Agora com o cenário novamente ocupado por embaúbas e muito mato, Berenguer alerta que área degradada apresenta mais vulnerabilidade com o aumento das condições favoráveis ao fogo, tanto para ignição quanto para propagação.

“O que os nossos estudos mostram, comparando os diferentes usos de solo da amazônia, é que aqui tem significativamente menos carbono e biodiversidade do que uma área que nunca pegou fogo. Mas, ainda assim, está muito melhor que uma área que está sendo usada como pasto ou como plantação”, pondera a pesquisadora.

No km 117 da BR-163, onde há uma base do ICMBio (Instituto Chico Mendes de Conservação da Biodiversidade), a Flona reflete outro cenário. As copas de grandes árvores proporcionam vastas sombras e um conforto térmico. O ar é úmido. Os sons dos seres vivos se fazem presentes. Neste lugar, o fogo nunca chegou.

Para frear a constante extração ilegal de madeira e incêndios criminosos na Flona, o ICMBio atua junto a Polícia Federal e Ibama (Instituto Brasileiro do Meio Ambiente e dos Recursos Naturais Renováveis), além de instituições do governo do estado, como Polícia Militar e Corpo de Bombeiros.

Para além das mudanças na paisagem, a destruição pelo fogo, somada ao desmatamento, contribui para o chamado ponto de não retorno da floresta amazônica. Cientistas calculam que o bioma possa entrar em colapso quando um quarto tenha sido devastado.
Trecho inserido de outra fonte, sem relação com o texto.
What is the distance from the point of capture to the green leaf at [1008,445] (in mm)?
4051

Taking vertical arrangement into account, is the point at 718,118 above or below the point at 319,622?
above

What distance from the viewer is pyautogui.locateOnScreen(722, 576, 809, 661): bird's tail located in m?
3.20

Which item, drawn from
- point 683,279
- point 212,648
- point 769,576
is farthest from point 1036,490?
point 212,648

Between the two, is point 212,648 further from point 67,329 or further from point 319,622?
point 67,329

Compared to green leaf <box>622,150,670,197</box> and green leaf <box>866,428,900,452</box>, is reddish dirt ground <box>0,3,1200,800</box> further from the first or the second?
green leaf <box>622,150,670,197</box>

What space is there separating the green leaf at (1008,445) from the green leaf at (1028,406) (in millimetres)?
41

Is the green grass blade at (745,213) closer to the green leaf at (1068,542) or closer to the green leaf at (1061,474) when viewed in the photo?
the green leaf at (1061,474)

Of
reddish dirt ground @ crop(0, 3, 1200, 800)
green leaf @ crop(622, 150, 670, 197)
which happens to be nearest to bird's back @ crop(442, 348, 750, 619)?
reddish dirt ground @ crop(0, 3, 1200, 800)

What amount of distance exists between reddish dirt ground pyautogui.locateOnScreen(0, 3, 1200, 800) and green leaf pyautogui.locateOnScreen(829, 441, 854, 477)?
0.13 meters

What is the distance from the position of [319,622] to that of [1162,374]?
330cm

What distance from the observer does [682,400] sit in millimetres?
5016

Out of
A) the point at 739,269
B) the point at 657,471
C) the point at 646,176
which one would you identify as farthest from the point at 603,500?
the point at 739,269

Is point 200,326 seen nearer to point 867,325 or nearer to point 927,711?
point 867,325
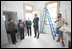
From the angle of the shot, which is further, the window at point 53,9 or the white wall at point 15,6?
the white wall at point 15,6

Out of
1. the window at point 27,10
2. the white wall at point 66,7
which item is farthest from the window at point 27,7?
the white wall at point 66,7

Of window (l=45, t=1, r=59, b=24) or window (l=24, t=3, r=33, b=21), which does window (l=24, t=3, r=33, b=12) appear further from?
window (l=45, t=1, r=59, b=24)

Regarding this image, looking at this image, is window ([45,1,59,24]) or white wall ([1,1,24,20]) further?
white wall ([1,1,24,20])

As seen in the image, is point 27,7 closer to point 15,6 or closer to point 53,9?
point 15,6

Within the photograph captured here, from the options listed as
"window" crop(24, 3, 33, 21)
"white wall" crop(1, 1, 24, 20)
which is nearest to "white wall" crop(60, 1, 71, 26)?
"window" crop(24, 3, 33, 21)

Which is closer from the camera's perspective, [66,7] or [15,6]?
[66,7]

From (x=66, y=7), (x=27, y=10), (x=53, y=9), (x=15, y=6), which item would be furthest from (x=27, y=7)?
(x=66, y=7)

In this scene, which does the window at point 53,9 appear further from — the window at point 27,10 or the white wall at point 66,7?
the window at point 27,10

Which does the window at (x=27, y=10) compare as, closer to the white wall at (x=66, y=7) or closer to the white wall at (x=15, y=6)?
the white wall at (x=15, y=6)

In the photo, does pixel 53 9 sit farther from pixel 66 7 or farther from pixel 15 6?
pixel 15 6

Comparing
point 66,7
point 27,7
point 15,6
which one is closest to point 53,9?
point 66,7

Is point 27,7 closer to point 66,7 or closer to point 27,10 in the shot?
point 27,10

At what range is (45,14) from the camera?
668 mm

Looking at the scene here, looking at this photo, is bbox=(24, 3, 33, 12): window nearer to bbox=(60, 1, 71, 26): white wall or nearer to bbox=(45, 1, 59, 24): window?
bbox=(45, 1, 59, 24): window
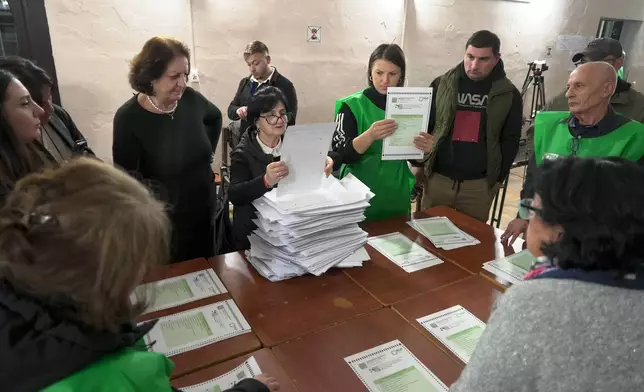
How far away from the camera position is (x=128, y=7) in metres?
3.43

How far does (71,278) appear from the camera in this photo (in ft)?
1.97

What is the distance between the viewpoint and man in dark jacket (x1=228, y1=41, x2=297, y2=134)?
360cm

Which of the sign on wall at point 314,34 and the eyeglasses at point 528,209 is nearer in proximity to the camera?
the eyeglasses at point 528,209

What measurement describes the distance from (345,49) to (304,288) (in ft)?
12.3

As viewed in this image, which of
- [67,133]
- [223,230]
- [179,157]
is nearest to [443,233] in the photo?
[223,230]

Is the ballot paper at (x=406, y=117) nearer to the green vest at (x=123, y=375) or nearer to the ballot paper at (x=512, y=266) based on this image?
the ballot paper at (x=512, y=266)

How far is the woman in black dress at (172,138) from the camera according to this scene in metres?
1.83

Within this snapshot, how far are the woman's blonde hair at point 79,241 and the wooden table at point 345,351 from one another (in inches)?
19.7

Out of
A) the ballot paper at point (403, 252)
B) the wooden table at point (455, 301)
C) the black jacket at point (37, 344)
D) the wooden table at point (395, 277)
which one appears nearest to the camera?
the black jacket at point (37, 344)

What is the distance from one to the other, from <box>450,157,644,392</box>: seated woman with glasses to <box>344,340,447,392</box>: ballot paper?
0.86 ft

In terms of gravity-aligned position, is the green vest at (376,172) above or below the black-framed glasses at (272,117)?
below

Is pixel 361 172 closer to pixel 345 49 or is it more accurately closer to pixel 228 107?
pixel 228 107

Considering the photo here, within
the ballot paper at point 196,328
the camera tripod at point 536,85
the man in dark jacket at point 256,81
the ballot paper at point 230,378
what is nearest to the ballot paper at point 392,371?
the ballot paper at point 230,378

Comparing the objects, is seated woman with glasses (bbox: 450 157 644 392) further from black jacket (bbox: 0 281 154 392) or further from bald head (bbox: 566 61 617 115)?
bald head (bbox: 566 61 617 115)
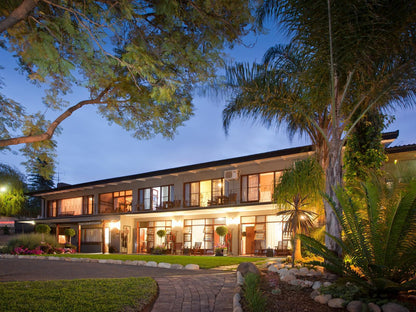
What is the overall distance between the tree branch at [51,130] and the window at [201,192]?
16.4 metres

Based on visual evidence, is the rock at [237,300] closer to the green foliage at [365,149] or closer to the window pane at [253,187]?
the green foliage at [365,149]

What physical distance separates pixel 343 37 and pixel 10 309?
7.24m

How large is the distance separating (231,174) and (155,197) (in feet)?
25.7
Em entrevista na última semana, a ministra Marina Silva (Meio Ambiente e Mudança do Clima) demonstrou preocupação com sinais de degradação.

“Os cientistas dizem que se ultrapassarmos os 25% [de desmatamento da amazônia], ela pode entrar no processo de savanização. Já há alguns indícios de que a floresta está perdendo, a cada ano, cada vez mais umidade e que isso pode levar a situações de descontrole em relação aos incêndios”, disse.
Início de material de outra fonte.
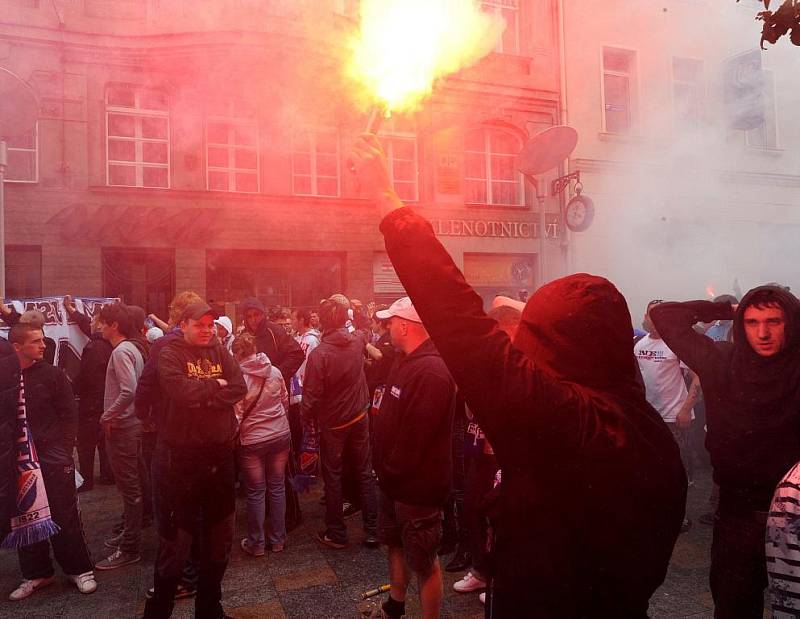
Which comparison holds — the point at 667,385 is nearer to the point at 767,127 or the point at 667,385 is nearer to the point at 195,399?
the point at 195,399

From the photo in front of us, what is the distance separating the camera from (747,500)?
7.23 feet

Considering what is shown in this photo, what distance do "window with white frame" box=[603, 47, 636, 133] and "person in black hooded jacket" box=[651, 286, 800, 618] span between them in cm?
1164

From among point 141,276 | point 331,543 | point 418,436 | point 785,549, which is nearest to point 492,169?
point 141,276

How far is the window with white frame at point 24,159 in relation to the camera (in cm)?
953

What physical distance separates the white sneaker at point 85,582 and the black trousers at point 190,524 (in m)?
1.05

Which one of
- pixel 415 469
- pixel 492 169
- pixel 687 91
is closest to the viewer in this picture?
pixel 415 469

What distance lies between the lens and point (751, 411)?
2275mm

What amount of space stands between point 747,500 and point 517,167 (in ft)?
37.3

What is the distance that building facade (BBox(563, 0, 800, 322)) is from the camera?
11.0 metres

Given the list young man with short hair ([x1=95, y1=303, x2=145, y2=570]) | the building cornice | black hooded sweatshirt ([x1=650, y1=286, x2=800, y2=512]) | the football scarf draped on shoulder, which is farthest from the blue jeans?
the building cornice

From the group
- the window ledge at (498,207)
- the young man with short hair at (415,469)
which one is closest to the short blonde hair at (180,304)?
the young man with short hair at (415,469)

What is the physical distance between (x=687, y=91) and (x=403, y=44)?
10.7 meters

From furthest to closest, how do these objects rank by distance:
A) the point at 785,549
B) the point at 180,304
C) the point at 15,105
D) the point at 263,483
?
the point at 15,105 → the point at 263,483 → the point at 180,304 → the point at 785,549

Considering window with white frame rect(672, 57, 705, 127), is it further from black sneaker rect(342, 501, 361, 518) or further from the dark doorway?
the dark doorway
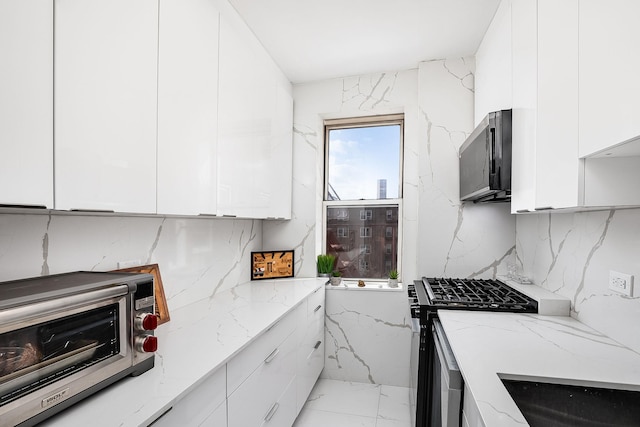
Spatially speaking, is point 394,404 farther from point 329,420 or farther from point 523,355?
point 523,355

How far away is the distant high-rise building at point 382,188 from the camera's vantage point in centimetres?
285

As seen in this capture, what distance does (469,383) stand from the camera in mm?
960

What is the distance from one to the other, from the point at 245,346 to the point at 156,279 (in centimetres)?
62

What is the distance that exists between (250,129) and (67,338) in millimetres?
1471

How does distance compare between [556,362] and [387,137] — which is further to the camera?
[387,137]

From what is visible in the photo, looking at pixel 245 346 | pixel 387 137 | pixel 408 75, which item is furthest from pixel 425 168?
pixel 245 346

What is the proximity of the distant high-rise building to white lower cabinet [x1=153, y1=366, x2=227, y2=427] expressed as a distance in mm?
2076

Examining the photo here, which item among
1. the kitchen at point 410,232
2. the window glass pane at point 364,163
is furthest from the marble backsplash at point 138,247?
the window glass pane at point 364,163

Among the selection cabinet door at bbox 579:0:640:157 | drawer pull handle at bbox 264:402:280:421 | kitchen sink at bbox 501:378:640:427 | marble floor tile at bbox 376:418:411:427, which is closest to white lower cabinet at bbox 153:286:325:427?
drawer pull handle at bbox 264:402:280:421

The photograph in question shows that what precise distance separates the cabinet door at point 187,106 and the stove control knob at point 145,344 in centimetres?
49

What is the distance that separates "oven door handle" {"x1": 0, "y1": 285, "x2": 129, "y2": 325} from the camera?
659mm

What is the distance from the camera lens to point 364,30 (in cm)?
202

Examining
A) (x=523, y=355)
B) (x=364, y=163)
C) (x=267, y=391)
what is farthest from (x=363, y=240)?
(x=523, y=355)

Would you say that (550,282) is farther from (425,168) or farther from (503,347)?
(425,168)
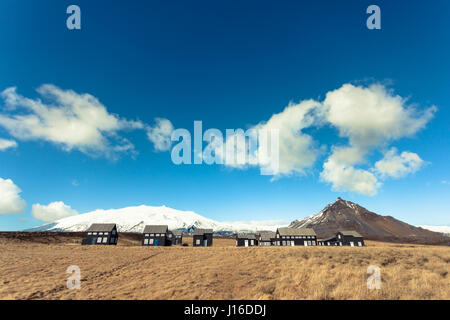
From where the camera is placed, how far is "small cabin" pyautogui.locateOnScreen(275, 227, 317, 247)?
2751 inches

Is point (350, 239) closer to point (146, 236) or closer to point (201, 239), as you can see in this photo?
point (201, 239)

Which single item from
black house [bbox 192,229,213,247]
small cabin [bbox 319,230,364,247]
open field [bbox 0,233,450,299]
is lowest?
small cabin [bbox 319,230,364,247]

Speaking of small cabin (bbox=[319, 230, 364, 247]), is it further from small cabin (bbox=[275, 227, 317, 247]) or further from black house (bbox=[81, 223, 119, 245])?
black house (bbox=[81, 223, 119, 245])

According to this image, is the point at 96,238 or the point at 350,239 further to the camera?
the point at 350,239

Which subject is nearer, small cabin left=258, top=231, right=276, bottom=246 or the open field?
the open field

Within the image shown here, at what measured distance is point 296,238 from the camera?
2778 inches

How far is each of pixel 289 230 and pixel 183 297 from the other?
216 ft

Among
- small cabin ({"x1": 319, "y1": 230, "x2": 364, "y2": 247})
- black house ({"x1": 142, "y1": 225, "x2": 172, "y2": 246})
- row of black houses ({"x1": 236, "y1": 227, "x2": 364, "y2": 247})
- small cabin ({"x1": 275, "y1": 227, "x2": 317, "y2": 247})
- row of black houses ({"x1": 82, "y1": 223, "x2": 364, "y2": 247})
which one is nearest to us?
black house ({"x1": 142, "y1": 225, "x2": 172, "y2": 246})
“Processos de degradação da floresta também estão sendo identificados pelo Inpe, e há que ter uma política não só para combater o desmatamento, mas também a degradação. Há que ter uma política para fazer a restauração”, continuou a ministra.

Em 2023, a amazônia registrou uma queda de 50% no desmatamento. Contudo, as queimadas têm batido recordes, atingindo, inclusive, grandes porções de floresta primária, longe do chamado arco do desmatamento, onde há ações prioritárias contra o fogo em 72 municípios no oeste do Maranhão e sul do Pará em direção a oeste, passando por Mato Grosso, Rondônia e Acre.
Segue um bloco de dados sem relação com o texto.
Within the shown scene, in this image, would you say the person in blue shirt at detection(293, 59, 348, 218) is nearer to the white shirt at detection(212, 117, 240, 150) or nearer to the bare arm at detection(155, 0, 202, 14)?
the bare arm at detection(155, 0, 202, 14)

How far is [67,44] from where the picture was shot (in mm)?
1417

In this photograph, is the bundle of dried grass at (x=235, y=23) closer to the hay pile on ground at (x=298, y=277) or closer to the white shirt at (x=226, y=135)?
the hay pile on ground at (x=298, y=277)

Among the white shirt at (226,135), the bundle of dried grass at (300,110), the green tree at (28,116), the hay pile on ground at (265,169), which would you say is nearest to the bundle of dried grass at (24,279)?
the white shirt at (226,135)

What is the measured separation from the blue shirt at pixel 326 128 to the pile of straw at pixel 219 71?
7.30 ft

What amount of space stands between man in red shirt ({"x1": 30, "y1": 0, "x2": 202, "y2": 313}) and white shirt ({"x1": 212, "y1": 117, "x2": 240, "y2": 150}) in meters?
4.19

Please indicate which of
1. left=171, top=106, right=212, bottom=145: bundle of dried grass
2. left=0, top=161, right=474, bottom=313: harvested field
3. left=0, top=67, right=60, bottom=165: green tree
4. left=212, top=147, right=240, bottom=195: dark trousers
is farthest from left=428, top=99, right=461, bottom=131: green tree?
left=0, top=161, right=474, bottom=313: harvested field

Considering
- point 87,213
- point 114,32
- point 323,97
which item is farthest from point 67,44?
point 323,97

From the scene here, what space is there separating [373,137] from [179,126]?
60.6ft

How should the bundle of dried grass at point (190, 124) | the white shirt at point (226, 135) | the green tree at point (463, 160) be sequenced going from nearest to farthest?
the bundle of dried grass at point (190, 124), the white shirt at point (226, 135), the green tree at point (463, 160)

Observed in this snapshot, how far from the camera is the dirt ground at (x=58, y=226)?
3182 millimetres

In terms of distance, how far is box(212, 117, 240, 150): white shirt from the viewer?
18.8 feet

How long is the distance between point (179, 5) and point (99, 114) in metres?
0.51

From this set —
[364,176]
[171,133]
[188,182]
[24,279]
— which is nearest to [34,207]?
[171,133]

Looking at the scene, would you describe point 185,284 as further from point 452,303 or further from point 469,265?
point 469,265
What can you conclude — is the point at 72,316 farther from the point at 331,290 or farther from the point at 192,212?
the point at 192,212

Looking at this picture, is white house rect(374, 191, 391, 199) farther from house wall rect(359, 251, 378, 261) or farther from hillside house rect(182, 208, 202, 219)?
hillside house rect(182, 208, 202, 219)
Segundo o Ipam, na Flona do Tapajós, já chove 34% menos na estação seca devido à temperatura alterada –no local, ela está 1,5°C mais alta do que em registros antes da revolução industrial.

Paulo Brando, pesquisador associado do Ipam e professor na Universidade Yale (EUA), lembra que tanto o desmatamento quanto a queimada agravam o aquecimento global, com a liberação de toneladas de carbono na atmosfera a cada morte de uma árvore de grande porte, principalmente as centenárias.

“A gente não incorporou no nosso dia a dia, em políticas públicas, na mídia, a área de floresta degradada como uma métrica do manejo, da conservação. E parte disso vem da dificuldade de identificar a degradação e qualificar se é alta ou baixa. O governo brasileiro não tem as ferramentas ainda totalmente incorporadas”, alerta Brando.